66,19 Und ich will ein Zeichen unter ihnen aufrichten und einige von ihnen, die errettet sind, zu den Völkern senden, nach Tarsis, nach Put und Lud, nach Meschech und Rosch, nach Tubal und Jawan und zu den fernen Inseln, wo man nichts von mir gehört hat und die meine Herrlichkeit nicht gesehen haben; und sie sollen meine Herrlichkeit unter den Völkern verkündigen.

66,20 Und sie werden alle eure Brüder aus allen Völkern herbringen dem Haschem zum Weihgeschenk auf Rossen und Wagen, in Sänften, auf Maultieren und Dromedaren nach Jerusalem zu meinem auserwähltem Berge, spricht Haschem, gleichwie Israel die Opfergaben in reinem Gefäße zum Hause Haschem’S bringt.

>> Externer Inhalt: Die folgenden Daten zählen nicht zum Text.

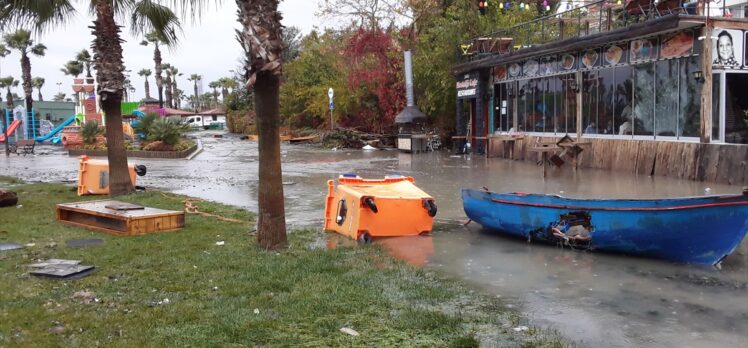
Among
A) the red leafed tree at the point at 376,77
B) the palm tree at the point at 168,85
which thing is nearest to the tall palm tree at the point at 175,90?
the palm tree at the point at 168,85

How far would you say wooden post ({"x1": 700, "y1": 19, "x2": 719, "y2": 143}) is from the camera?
49.0 ft

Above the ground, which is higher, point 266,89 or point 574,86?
point 574,86

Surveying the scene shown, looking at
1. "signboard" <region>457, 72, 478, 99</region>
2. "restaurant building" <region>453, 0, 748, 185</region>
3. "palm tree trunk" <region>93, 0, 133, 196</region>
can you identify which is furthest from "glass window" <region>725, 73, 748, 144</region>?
"palm tree trunk" <region>93, 0, 133, 196</region>

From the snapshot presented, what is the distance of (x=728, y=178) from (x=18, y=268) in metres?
13.6

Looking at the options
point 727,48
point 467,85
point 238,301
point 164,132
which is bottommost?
point 238,301

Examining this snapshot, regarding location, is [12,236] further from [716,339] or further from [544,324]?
[716,339]

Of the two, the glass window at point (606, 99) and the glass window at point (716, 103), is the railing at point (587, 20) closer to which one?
the glass window at point (606, 99)

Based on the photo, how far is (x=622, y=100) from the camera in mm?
18688

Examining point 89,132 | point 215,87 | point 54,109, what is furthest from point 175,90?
point 89,132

66,21 Und ich will auch aus ihnen Priester und Leviten nehmen, spricht Haschem.

66,22 Denn wie der neue Himmel und die neue Erde, die ich mache, vor mir Bestand haben, spricht Haschem, so soll auch euer Geschlecht und Name Bestand haben.

66,23 Und alles Fleisch wird einen Neumond nach dem andern und einen Shabbat nach dem andern kommen, um vor mir anzubeten, spricht Haschem.

66,24 Und sie werden hinausgehen und schauen die Leichname derer, die von mir abtrünnig waren; denn ihr Wurm wird nicht sterben, und ihr Feuer wird nicht verlöschen, und sie werden allem Fleisch ein Greuel sein.